By the end of the week at work, I generally end up with more paperclips than I had at the start of the week. More paperclips come to me attached to documents than I send out of my office. As a result, I’m a net paperclip importer. I never have to go searching for paperclips in the supply cupboard.
How about you?
[sub]okay, it’s a really stupid topic, but if I talked about what was the most interesting thing that really happened at work lately, it’d be kind of creepy, and only lead to questions I can’t answer.[/sub]

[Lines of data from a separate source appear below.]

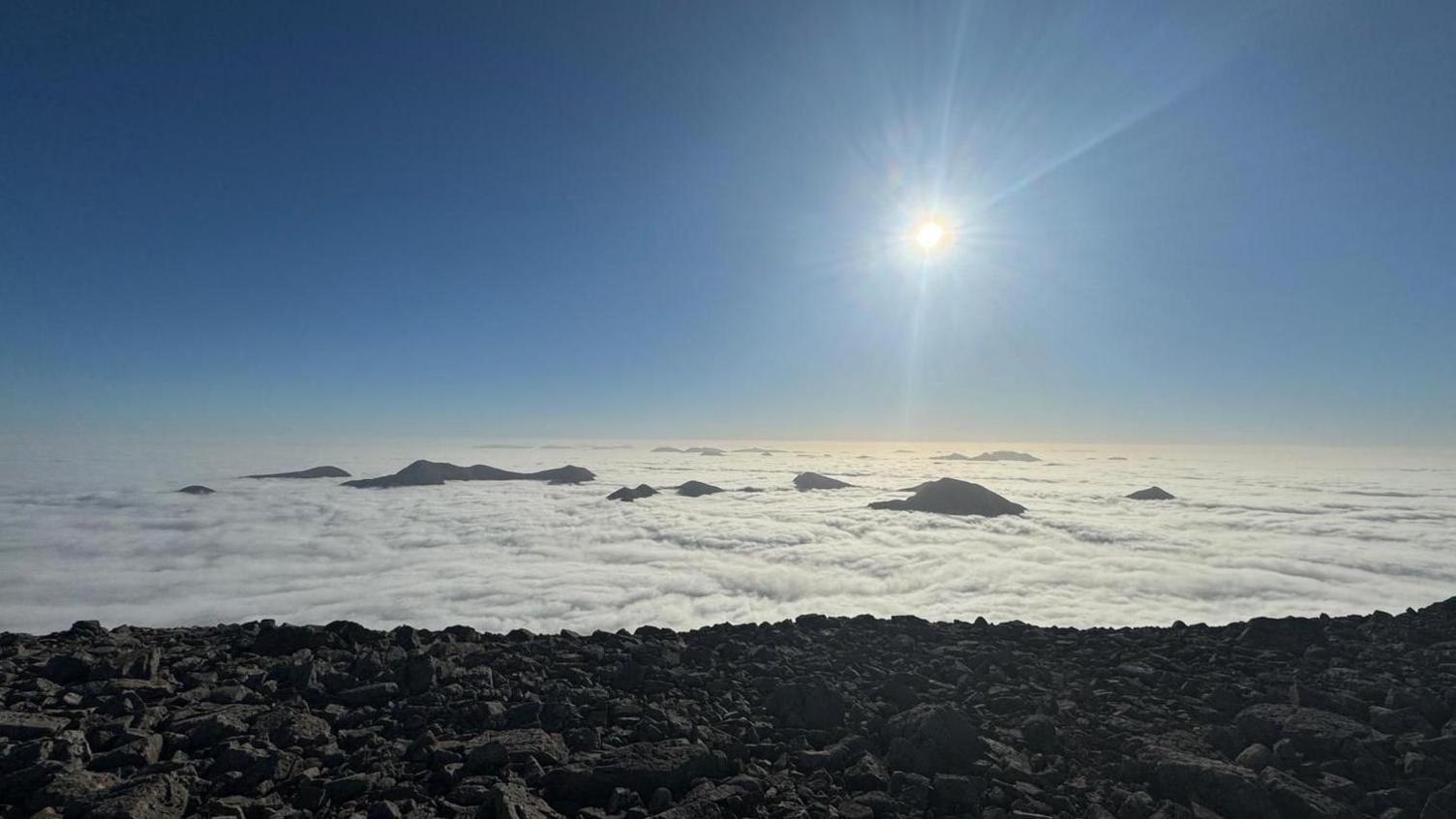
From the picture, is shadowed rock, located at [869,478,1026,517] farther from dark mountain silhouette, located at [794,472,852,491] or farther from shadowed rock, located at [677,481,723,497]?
shadowed rock, located at [677,481,723,497]

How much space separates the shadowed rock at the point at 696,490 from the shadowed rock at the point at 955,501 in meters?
22.6

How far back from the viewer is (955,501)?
5766 centimetres

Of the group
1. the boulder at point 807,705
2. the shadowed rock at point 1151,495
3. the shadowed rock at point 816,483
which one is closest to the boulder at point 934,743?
the boulder at point 807,705

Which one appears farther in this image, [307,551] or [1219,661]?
[307,551]

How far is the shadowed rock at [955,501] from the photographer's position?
56.4 meters

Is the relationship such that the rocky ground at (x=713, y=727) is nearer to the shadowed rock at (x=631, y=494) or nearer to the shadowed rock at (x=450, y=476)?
the shadowed rock at (x=631, y=494)

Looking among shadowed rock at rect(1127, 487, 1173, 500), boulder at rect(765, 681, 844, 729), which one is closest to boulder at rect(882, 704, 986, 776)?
boulder at rect(765, 681, 844, 729)

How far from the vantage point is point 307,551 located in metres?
34.2

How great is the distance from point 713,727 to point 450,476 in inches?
4005

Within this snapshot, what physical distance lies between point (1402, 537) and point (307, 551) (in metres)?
74.1

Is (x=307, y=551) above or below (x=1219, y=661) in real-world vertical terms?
below

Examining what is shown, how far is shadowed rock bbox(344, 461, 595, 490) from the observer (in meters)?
87.8

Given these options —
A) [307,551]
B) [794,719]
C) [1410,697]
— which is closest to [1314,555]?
[1410,697]

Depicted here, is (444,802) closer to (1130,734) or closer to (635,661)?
(635,661)
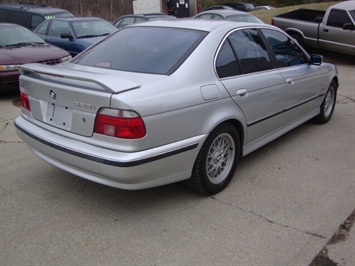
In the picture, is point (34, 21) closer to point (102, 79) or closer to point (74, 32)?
point (74, 32)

I get materials that don’t need to be bound in any way that are paper clipped and often, worse, stapled. I am forever getting paper clips I do not want. I’ve got a bowl of them that I will never ever use and I don’t know what to do with them. Can they be recycled?
You are obviously unaware of the role the paperclip plays in the life cycle of the hanger.

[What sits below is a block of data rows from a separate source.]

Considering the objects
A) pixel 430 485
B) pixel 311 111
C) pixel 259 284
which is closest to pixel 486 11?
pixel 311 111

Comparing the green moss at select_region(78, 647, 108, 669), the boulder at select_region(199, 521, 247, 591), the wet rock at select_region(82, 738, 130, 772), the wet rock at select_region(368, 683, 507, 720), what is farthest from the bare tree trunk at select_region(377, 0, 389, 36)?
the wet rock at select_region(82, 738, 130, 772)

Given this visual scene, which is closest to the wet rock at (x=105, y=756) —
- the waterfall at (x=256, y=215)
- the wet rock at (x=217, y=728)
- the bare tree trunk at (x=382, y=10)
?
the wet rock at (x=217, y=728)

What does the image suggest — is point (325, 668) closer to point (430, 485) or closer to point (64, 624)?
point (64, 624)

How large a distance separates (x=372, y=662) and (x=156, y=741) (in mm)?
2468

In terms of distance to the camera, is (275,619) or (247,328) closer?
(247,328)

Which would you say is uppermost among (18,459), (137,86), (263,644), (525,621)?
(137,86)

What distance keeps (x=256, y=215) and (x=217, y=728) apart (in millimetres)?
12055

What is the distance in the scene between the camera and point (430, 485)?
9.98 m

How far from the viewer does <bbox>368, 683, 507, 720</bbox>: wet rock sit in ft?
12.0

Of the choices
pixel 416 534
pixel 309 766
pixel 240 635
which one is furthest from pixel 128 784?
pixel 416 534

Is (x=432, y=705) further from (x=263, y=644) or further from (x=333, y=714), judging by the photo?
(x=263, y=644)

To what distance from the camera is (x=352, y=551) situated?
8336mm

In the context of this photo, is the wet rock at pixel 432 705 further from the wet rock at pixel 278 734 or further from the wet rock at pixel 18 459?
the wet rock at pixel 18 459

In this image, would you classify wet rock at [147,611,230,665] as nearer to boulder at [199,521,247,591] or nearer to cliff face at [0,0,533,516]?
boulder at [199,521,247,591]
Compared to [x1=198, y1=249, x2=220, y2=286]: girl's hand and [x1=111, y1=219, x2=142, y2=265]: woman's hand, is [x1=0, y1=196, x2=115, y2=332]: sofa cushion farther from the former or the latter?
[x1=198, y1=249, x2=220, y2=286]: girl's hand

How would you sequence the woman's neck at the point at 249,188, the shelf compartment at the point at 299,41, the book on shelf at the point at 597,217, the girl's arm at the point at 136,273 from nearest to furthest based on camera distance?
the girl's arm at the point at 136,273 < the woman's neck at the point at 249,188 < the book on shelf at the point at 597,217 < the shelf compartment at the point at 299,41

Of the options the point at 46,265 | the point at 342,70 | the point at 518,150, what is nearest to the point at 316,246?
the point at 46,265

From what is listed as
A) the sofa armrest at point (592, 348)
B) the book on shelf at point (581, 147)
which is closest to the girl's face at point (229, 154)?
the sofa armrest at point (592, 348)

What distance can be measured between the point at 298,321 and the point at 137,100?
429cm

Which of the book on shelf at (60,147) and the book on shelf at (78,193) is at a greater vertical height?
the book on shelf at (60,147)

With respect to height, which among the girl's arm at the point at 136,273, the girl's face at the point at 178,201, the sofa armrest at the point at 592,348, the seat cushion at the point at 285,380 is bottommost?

Paperclips are the larval forms. Safety pins are the eggs. Since the eggs hatch quickly, you can’t a safety pin when you need one, but there are always tons of paperclips. The larval phase is quite long and conditions have to be perfect for them to metamorph back to the adult wire hanger.

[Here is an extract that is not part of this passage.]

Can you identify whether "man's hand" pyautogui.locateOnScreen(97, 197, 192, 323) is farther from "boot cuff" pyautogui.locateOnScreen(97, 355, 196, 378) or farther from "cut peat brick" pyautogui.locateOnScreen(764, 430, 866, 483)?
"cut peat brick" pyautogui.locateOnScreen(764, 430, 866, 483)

So, next time you look into the closet and see the tangle of mating hangers, remember, soon you’ll hear that patter of little paperclips.
It’s absurd how many paperclips I accumulate at work. There’s a gal at work who separates out checks and approvals between the two of us, and she likes to give me checks paperclipped to nothing; just a single check with a paperclip on it. I’ve tried giving them away with some of my paperwork, but they come back
I don’t want anymore! Please, please stop giving me paperclips!
However, there is a paperclip holder in the conference room, and I tend to amuse myself during long conference calls by making chains and bending them into wire sculptures.
My accountant sends me paperclips and I end up sending most of them back. The ones that don’t get sent back end up being used as “tools” or toys. I pretty much break even.
Importer. When we have meetings, and everyone brings paperwork, I’m given the paperwork to shred later. So I get all the paper clips. I haven’t had to buy paper clips in, oh, five years.
I’m another “Sweden” - my office doesn’t operate on the movement of paper. Yes, we’re pretty close to that Utopian paperless office.
We don’t receive paper and we don’t send paper out. I probably don’t hit “print” more than three times a month, and there’s rumors of a copier existing down the hall.
Heck, we hardly even staple things - in ten years, I think I might have used one and a half strips of staples.
However… the previous occupant of this cube was a clip hoarder. I have a drawer filled with various implements for holding paper together. Three boxes of Trombones Geants, the pencil tray is filled with both sizes of clips plus a bonus clump of dried-out rubber bands, and there’s several handfuls of the big bat-wing binder clips. Plus, two boxes of staples, which at my historical rate of consumption, will probably rust away to dust before I have a chance to use half of them.
I’m tempted to pour clips into inter-office envelopes and send them off to random buildings with no return address. Just to get rid of them and hopefully get them to a good home. I know they’re cheap, but it seems terrible to just throw away perfectly good clips, so they languish in the dark.